I sentimenti e la passione: l’intimità di Simone Weil immaginata e interpretata da una regista donna

Un simile modo di vivere incontra evidentemente le perplessità della gente che la circonda: “ecco a cosa servono le idee, ai grilli per la testa”, commentano le persone, mentre si interrogano su “come si possa amare tanto la vita e odiare così se stessi”. Ma per Simone, che “non può scrivere se non vive”, “la vera essenza del coraggio non sta nella forza, ma nella speranza”, e “il distacco resta la sola condizione per vedere Dio”, nella certezza che “verrà il giorno in cui ognuno di noi riceverà ciò che non ha avuto qua”.

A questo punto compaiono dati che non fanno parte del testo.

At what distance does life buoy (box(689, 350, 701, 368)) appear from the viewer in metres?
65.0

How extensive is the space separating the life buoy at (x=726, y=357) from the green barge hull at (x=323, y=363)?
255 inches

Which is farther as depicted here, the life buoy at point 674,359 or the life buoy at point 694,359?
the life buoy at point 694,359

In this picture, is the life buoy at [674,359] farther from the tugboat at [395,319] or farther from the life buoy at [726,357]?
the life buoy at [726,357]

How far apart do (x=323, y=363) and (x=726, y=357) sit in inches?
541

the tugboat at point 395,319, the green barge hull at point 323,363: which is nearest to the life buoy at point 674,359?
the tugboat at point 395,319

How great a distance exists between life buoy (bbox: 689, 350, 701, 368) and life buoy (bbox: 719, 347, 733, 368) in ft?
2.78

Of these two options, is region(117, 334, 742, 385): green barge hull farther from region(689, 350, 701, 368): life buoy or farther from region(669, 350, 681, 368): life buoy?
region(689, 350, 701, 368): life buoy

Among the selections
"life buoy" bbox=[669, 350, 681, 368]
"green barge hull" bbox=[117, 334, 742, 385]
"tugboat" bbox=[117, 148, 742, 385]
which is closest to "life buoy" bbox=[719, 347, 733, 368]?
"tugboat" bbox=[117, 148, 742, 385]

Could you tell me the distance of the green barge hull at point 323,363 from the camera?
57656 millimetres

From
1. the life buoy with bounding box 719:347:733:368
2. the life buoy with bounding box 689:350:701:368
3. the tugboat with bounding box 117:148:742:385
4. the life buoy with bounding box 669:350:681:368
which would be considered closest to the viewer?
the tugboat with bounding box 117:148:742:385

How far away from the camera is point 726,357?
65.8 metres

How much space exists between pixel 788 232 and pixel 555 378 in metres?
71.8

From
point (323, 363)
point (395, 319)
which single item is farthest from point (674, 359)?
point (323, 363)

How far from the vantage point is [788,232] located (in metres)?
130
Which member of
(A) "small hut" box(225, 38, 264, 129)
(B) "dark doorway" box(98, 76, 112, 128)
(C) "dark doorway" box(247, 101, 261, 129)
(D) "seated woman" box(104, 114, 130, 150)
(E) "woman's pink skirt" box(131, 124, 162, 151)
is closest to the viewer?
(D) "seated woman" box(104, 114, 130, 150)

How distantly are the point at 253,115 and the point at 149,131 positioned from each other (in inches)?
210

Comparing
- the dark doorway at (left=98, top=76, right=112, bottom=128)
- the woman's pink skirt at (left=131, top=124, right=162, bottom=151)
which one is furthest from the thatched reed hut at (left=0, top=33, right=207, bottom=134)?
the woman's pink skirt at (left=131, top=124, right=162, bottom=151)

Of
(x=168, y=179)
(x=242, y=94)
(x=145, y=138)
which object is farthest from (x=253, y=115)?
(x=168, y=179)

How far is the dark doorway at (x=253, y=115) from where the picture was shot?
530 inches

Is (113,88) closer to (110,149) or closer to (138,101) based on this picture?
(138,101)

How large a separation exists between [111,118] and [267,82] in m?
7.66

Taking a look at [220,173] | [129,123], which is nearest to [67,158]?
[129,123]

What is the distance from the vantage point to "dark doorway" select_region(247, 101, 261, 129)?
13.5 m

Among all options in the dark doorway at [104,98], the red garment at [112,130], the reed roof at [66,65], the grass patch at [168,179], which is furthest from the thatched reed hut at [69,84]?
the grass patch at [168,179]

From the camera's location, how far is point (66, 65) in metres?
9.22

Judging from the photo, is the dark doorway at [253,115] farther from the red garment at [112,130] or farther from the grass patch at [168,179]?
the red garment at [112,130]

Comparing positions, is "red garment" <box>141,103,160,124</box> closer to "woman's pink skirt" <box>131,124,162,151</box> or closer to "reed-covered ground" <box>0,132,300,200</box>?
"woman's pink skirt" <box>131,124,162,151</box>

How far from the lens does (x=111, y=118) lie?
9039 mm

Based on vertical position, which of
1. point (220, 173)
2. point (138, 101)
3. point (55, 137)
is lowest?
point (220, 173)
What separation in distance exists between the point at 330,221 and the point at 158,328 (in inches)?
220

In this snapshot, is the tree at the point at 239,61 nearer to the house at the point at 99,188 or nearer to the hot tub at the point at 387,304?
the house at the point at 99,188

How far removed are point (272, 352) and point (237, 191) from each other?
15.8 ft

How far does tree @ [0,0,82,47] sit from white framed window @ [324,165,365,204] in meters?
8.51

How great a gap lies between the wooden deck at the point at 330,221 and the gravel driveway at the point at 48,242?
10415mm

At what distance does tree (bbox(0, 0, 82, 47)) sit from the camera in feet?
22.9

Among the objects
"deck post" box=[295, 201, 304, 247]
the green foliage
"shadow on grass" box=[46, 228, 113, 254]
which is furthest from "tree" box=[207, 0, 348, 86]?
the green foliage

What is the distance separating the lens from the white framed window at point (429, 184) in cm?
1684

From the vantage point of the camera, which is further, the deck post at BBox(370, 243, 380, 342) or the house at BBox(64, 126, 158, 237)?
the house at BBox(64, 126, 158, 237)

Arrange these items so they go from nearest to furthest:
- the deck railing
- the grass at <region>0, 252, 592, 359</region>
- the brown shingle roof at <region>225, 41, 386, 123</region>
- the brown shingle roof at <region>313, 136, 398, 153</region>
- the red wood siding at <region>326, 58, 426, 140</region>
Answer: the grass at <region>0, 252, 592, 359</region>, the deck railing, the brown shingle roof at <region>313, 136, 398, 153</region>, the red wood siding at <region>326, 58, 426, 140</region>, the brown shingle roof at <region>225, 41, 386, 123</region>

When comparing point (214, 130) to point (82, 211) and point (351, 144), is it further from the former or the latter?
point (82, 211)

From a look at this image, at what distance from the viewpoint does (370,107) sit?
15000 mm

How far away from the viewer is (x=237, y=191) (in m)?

Consapevolezza profonda del dolore dell’uomo e fede incrollabile in un Oltre ricco di infinito si fondono dunque in una diafana figura femminile, che d’improvviso diventa “bella quando vola, quando scrive, quando guarda le stelle e le lucciole”: a questa donna così straordinaria la Piovano attribuisce, probabilmente superando la realtà con la fantasia, una innocente storia d’amore, tutta implicita e non vissuta. E’ l’amore cerebrale tra Gustave e Simone, che si consuma, sotto gli occhi della giovane moglie dell’uomo, nelle parole e nei silenzi, in gesti appena accennati, senza mai un attimo di carnalità: l’unico amore possibile per una donna come la Weil, che sente “una repulsione invincibile per l’essere oggetto di desiderio”, convinta com’è che “ci può essere amore senza desiderio”. Proprio questo, se esiste, è l’amore che la lega a Gustave, a quell’uomo che “le ha insegnato a non avere paura degli altri degli uomini” e le cui parole “non traducevano la realtà ma la versavano in lei nuda, totale”. E’ la gratitudine per “un incontro morale che è amicizia”, per una relazione vera che consente la condivisione, per quel “nodo che non lega” che dovrebbero essere tutti gli affetti umani secondo la Weil: “tutto darsi, niente tenere”, come nell’innesto in agricoltura, “perchè la pianta non ne soffra”.

Questa in ultima analisi la lezione piena di poesia e di pensiero di una filosofa che cercava “una canzone, la canzone di questa Terra”, e che ammoniva a “chiedersi se l’amore abbia un senso”, intendendo per “amore non indulgenza, ma grande impegno”: una lezione che ancora oggi è bene continuare ad imparare.